# Serious Aggression from new rescue.



## Bella_Katie (Nov 9, 2015)

I just rescued a GSD X Siberan Husky from the humane society. She is the most amazing dog with me, however she attacks men and other dogs. She has bitten a child as well. We can not walk down the street without her lunging/barking/attacking dogs that are on the other side of the road. I have concluded that she must have been abused by a male, because she is ok with women. We have enrolled in private lessons, but she attacked the store employee the other day. She just can't be trusted with others. What should I do? Would a shock collar help this situation?


----------



## wyominggrandma (Jan 2, 2011)

Hmm, guess why she was at the Shelter. Attacking men and other dogs? Biting a child? I hope you realize the HUGE liability you now have. If she bites another person, man, women and child, you are liable. 
Did the humane society say anything about a bite history? Was she a stray or drop off? How old? I don't for a minute believe she was abused by a man so that is why she hates them. Did a child abuse her also? how about the store employee? This is a dog that has something wrong and most likely will never be safe.
You need to muzzle this dog whenever you are out in public. Better yet, don't take her out in public. You can never let down your guard, in house or out of house. You need to think about returning her to the humane society and try another dog.


----------



## selzer (May 7, 2005)

Bella_Katie said:


> I just rescued a GSD X Siberan Husky from the humane society. She is the most amazing dog with me, however she attacks men and other dogs. She has bitten a child as well. We can not walk down the street without her lunging/barking/attacking dogs that are on the other side of the road. I have concluded that she must have been abused by a male, because she is ok with women. We have enrolled in private lessons, but she attacked the store employee the other day. She just can't be trusted with others. What should I do? Would a shock collar help this situation?

## Challenge 1
Write out the passage of the thread about the aggressive rescue dog from "# Serious Aggression" to "(Jan 2, 2011)" without any change.
The records that follow are unrelated to the thread about the aggressive rescue dog.

## Available records

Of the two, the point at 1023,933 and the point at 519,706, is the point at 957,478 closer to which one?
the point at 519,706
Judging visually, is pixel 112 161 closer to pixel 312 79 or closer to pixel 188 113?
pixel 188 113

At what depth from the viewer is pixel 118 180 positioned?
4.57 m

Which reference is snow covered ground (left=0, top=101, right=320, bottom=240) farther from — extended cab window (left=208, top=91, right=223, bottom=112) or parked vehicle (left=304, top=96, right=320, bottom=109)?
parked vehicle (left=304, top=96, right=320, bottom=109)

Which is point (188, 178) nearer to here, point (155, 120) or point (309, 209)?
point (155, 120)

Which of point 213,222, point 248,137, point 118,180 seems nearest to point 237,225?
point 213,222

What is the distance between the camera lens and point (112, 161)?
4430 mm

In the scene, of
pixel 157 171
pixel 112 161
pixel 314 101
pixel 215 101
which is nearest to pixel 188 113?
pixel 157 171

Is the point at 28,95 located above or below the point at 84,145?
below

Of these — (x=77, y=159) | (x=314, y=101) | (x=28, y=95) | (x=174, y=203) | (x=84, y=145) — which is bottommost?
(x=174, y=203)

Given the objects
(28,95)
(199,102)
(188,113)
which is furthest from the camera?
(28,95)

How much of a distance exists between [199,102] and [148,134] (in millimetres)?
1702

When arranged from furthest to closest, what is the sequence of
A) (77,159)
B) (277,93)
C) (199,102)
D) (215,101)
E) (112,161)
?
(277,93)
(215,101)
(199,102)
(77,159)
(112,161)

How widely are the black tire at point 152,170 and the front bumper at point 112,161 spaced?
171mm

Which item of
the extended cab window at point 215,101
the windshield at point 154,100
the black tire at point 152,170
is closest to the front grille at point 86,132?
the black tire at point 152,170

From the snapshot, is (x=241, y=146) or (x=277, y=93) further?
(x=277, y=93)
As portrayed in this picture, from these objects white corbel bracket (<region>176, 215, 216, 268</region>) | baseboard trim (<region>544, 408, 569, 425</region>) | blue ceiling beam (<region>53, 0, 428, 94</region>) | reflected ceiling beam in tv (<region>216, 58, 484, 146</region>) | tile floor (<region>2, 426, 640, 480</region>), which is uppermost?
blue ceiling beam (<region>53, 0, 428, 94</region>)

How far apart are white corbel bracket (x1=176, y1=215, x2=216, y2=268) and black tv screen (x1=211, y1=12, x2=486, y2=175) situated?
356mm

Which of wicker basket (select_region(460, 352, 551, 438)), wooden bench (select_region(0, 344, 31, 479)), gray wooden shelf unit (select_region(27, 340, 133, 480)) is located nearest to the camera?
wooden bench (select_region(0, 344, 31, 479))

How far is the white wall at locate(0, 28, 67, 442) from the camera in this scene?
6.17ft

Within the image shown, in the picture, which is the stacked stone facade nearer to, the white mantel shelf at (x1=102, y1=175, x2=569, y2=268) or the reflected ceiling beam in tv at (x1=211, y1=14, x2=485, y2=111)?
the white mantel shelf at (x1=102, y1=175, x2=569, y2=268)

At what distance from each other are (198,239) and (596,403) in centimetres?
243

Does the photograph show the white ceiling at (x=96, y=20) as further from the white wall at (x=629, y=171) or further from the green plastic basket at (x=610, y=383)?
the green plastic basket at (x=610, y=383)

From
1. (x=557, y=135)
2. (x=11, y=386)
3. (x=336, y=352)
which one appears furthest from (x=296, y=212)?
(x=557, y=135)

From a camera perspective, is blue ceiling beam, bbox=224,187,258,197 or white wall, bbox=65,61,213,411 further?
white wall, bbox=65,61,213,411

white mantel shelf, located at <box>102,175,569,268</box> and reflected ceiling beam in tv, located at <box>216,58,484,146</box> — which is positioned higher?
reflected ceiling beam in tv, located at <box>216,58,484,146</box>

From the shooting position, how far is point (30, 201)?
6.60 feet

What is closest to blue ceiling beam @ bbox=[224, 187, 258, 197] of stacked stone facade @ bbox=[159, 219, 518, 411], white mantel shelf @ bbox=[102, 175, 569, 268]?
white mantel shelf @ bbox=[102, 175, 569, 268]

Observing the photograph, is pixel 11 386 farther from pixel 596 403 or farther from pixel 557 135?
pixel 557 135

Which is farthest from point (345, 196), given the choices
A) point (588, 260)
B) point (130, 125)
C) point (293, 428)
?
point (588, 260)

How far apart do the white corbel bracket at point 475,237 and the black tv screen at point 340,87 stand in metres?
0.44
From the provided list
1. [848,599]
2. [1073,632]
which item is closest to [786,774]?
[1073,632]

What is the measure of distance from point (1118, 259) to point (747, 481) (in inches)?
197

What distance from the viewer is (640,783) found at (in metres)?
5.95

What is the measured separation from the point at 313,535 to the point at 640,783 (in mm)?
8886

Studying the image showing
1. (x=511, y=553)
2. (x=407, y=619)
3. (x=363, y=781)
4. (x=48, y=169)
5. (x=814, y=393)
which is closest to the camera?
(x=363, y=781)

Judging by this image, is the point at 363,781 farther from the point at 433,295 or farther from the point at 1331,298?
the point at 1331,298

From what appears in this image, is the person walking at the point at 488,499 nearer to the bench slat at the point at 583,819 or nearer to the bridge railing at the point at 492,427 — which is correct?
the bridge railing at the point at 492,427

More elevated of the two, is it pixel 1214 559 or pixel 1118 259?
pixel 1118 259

## Challenge 2
Pull out each line of the records that contains the word "left".

## Finished answer 1
# Serious Aggression from new rescue.



## Bella_Katie (Nov 9, 2015)

I just rescued a GSD X Siberan Husky from the humane society. She is the most amazing dog with me, however she attacks men and other dogs. She has bitten a child as well. We can not walk down the street without her lunging/barking/attacking dogs that are on the other side of the road. I have concluded that she must have been abused by a male, because she is ok with women. We have enrolled in private lessons, but she attacked the store employee the other day. She just can't be trusted with others. What should I do? Would a shock collar help this situation?


----------



## wyominggrandma (Jan 2, 2011)

## Finished answer 2
Which reference is snow covered ground (left=0, top=101, right=320, bottom=240) farther from — extended cab window (left=208, top=91, right=223, bottom=112) or parked vehicle (left=304, top=96, right=320, bottom=109)?
parked vehicle (left=304, top=96, right=320, bottom=109)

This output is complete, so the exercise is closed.